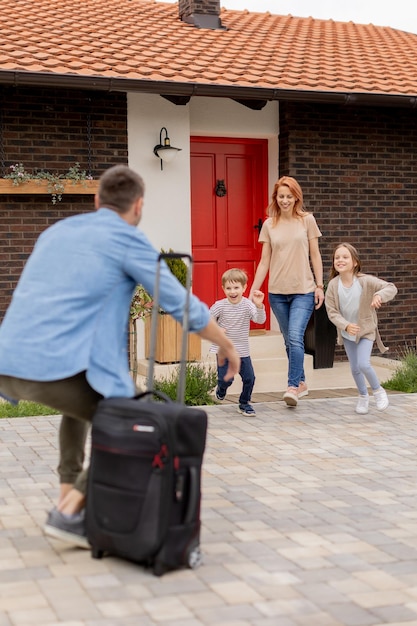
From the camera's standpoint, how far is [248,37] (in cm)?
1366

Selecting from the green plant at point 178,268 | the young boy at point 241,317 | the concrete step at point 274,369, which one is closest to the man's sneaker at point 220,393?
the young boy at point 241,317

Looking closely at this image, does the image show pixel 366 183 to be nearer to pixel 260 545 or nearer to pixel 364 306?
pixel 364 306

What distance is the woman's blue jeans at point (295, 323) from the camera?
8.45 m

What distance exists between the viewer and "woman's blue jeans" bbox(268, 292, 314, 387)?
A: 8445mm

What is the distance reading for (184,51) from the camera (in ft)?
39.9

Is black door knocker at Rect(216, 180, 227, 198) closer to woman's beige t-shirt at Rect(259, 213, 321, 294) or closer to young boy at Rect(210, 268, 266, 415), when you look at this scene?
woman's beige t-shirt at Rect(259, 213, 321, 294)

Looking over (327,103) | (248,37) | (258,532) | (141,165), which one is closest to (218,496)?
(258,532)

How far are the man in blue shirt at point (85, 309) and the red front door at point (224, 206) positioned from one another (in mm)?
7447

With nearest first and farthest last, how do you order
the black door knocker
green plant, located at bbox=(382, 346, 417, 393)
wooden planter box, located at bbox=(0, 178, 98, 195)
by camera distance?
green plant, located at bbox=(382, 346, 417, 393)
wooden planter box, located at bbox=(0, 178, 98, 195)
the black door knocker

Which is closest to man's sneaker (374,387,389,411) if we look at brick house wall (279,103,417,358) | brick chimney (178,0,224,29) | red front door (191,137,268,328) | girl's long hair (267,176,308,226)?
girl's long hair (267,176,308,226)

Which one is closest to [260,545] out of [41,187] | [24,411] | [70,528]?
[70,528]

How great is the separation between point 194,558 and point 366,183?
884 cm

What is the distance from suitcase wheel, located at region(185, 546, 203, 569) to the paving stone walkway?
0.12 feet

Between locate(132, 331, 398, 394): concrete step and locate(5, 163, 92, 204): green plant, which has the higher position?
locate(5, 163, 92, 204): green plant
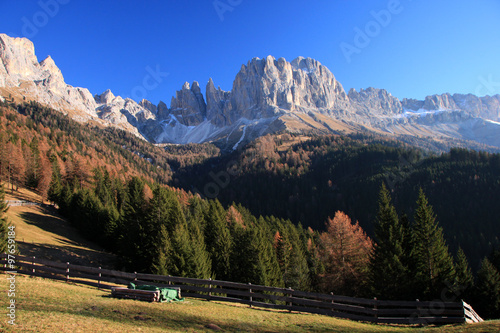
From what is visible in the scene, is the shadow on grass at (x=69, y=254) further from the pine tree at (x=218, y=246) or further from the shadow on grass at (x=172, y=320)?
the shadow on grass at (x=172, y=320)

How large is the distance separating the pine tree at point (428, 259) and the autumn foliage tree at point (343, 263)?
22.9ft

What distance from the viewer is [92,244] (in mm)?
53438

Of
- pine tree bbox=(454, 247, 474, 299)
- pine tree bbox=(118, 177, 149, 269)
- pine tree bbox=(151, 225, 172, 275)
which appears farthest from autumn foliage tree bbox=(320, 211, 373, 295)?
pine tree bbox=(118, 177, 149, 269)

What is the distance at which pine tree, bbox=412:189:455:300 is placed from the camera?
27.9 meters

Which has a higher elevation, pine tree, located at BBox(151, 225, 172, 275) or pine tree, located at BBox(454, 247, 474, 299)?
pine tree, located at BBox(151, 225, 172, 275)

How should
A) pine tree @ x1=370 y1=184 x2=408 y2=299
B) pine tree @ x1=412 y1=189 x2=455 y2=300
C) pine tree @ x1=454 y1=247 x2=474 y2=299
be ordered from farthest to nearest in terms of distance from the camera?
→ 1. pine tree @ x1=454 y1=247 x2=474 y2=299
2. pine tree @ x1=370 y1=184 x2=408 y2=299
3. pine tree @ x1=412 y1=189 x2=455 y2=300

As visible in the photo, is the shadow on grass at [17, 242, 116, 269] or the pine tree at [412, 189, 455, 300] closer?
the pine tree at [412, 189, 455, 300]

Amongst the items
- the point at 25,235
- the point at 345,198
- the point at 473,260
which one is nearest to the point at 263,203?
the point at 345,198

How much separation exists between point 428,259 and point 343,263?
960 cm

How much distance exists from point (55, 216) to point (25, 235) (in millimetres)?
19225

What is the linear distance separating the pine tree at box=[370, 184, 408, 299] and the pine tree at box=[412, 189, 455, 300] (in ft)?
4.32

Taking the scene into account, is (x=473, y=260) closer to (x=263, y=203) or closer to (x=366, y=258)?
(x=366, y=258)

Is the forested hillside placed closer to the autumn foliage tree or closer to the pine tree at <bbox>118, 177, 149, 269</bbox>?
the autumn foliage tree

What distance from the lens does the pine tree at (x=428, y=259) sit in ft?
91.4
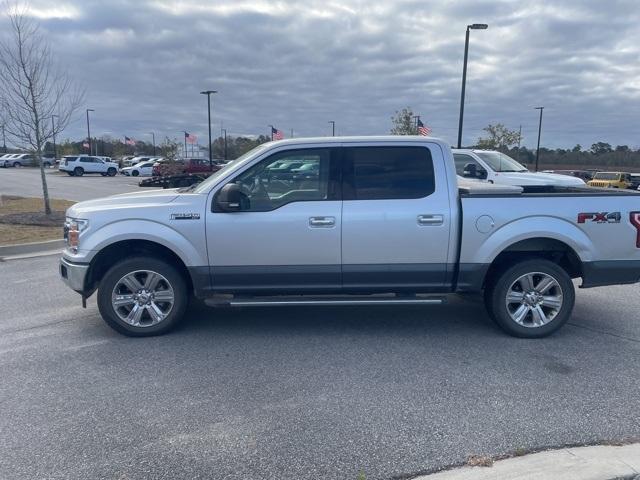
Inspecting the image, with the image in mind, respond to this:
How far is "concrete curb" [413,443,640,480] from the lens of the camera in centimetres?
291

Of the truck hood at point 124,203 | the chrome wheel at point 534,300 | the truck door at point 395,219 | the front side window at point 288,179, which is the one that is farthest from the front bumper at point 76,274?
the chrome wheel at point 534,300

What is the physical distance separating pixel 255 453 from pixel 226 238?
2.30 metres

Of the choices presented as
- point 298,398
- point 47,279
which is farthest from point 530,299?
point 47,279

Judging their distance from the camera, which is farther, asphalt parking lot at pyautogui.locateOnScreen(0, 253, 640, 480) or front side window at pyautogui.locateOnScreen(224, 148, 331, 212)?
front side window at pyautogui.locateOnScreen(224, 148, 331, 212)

---

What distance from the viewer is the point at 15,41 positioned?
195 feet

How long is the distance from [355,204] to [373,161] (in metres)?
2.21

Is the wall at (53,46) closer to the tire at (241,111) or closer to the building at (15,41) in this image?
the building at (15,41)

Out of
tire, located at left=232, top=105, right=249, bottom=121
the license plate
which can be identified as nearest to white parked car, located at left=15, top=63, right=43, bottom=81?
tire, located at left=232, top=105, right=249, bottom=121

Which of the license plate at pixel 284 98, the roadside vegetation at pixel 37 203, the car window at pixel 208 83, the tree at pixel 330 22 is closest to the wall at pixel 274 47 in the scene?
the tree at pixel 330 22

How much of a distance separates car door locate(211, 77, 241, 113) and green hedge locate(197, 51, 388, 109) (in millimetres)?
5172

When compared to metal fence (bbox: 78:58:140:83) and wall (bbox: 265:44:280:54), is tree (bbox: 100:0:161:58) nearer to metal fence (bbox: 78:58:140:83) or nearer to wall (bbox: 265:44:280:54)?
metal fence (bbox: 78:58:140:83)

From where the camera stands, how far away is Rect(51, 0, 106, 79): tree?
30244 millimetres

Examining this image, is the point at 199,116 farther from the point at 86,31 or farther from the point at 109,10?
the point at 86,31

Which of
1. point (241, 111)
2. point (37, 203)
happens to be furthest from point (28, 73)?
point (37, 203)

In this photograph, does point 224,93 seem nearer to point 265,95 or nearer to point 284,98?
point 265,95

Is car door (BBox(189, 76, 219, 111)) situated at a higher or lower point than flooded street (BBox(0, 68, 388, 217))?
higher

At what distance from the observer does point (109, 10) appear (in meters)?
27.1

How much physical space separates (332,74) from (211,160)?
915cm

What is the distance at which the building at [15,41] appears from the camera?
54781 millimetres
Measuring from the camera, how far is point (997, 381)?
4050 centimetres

---

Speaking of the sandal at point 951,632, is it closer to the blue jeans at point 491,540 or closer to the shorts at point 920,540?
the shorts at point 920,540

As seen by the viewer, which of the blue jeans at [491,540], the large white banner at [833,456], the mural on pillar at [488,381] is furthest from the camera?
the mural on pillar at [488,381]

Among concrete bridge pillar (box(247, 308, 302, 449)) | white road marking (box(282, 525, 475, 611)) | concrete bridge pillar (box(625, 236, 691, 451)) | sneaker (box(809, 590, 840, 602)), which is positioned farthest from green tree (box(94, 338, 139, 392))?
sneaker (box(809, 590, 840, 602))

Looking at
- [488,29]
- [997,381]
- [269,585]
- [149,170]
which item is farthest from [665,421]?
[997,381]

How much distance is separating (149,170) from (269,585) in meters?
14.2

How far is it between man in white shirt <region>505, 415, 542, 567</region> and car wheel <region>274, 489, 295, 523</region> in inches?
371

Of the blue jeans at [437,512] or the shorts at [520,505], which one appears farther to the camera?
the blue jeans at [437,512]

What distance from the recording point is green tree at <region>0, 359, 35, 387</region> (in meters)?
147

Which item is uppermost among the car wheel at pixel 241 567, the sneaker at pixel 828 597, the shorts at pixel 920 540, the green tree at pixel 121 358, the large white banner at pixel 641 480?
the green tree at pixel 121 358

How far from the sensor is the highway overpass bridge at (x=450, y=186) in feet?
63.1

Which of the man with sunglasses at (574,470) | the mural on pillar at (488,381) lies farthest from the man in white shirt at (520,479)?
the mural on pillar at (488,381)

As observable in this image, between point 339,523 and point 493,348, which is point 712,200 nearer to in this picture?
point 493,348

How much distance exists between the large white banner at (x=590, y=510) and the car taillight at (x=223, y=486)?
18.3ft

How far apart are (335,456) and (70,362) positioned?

---

— Compito assegnato —
Citi alla lettera il tratto dei dati che va dalla riga contenente "Examining this image, is" fino alla riga contenente "4050 centimetres", entrambe incluse.

— Risposta completa —
Examining this image, is the point at 199,116 farther from the point at 86,31 or farther from the point at 109,10?
the point at 86,31

Which of
1. point (241, 111)
2. point (37, 203)
happens to be furthest from point (28, 73)?
point (37, 203)

In this photograph, does point 224,93 seem nearer to point 265,95 or nearer to point 284,98?
point 265,95

Is car door (BBox(189, 76, 219, 111)) situated at a higher or lower point than flooded street (BBox(0, 68, 388, 217))?
higher

At what distance from the observer does point (109, 10) appear (in meters)?
27.1

How much physical space separates (332,74) from (211,160)?
915cm

What is the distance at which the building at [15,41] appears from the camera?
54781 millimetres
Measuring from the camera, how far is point (997, 381)?
4050 centimetres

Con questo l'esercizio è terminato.